The data>
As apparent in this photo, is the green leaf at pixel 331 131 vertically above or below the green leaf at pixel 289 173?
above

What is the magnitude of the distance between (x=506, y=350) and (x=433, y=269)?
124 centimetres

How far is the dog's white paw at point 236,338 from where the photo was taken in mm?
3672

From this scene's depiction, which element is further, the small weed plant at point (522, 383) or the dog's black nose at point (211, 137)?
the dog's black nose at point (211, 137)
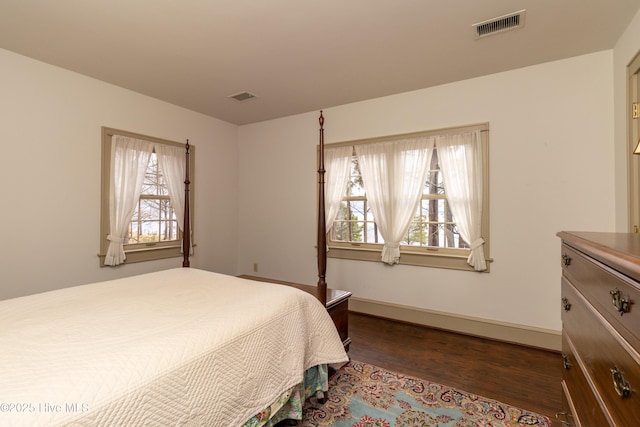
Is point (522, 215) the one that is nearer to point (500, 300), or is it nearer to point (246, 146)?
point (500, 300)

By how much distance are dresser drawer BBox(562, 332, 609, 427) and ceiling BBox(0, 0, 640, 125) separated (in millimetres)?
2047

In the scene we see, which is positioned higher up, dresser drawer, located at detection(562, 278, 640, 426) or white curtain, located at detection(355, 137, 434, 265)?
white curtain, located at detection(355, 137, 434, 265)

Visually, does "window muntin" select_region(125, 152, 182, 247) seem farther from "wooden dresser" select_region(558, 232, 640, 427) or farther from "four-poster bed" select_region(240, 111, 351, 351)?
"wooden dresser" select_region(558, 232, 640, 427)

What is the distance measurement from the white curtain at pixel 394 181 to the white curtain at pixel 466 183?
20cm

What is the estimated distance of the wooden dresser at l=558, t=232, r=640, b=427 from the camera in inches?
26.3

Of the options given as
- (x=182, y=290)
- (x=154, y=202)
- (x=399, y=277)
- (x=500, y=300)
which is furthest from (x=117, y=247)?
(x=500, y=300)

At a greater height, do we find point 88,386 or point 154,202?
point 154,202

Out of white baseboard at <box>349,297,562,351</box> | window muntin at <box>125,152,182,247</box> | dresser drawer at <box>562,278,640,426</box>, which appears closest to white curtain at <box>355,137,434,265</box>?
white baseboard at <box>349,297,562,351</box>

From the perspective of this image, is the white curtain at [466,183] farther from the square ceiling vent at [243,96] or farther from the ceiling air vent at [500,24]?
the square ceiling vent at [243,96]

Given request> Rewrite the rows above as a JSON list of strings, one string per line, skipping blank lines and leaving the pictures out.

Solution for this task>
[
  "As apparent in this photo, is the green leaf at pixel 331 131 vertically above or below the green leaf at pixel 289 173?",
  "above",
  "What is the magnitude of the distance between (x=506, y=350) and (x=433, y=269)?",
  "124 centimetres",
  "How far is the dog's white paw at point 236,338 from where the photo was taken in mm?",
  "3672",
  "From this scene's depiction, which element is further, the small weed plant at point (522, 383) or the dog's black nose at point (211, 137)?",
  "the dog's black nose at point (211, 137)",
  "Is point (522, 215) the one that is nearer to point (500, 300), or is it nearer to point (246, 146)?",
  "point (500, 300)",
  "By how much distance are dresser drawer BBox(562, 332, 609, 427) and ceiling BBox(0, 0, 640, 125) separated (in millimetres)?",
  "2047",
  "In the scene we see, which is positioned higher up, dresser drawer, located at detection(562, 278, 640, 426) or white curtain, located at detection(355, 137, 434, 265)?",
  "white curtain, located at detection(355, 137, 434, 265)",
  "Visually, does \"window muntin\" select_region(125, 152, 182, 247) seem farther from \"wooden dresser\" select_region(558, 232, 640, 427) or farther from \"four-poster bed\" select_region(240, 111, 351, 351)?",
  "\"wooden dresser\" select_region(558, 232, 640, 427)",
  "What is the distance measurement from the white curtain at pixel 394 181 to the white curtain at pixel 466 183?",
  "20cm",
  "What is the estimated distance of the wooden dresser at l=558, t=232, r=640, b=427 from the camera in inches?",
  "26.3",
  "Of the options given as",
  "- (x=182, y=290)",
  "- (x=154, y=202)",
  "- (x=399, y=277)",
  "- (x=500, y=300)",
  "which is furthest from (x=117, y=247)?",
  "(x=500, y=300)",
  "At a greater height, do we find point 88,386 or point 154,202?",
  "point 154,202",
  "Out of white baseboard at <box>349,297,562,351</box> | window muntin at <box>125,152,182,247</box> | dresser drawer at <box>562,278,640,426</box>, which appears closest to white curtain at <box>355,137,434,265</box>?",
  "white baseboard at <box>349,297,562,351</box>",
  "From the perspective of this image, is the white curtain at [466,183] farther from the square ceiling vent at [243,96] or farther from the ceiling air vent at [500,24]?",
  "the square ceiling vent at [243,96]"
]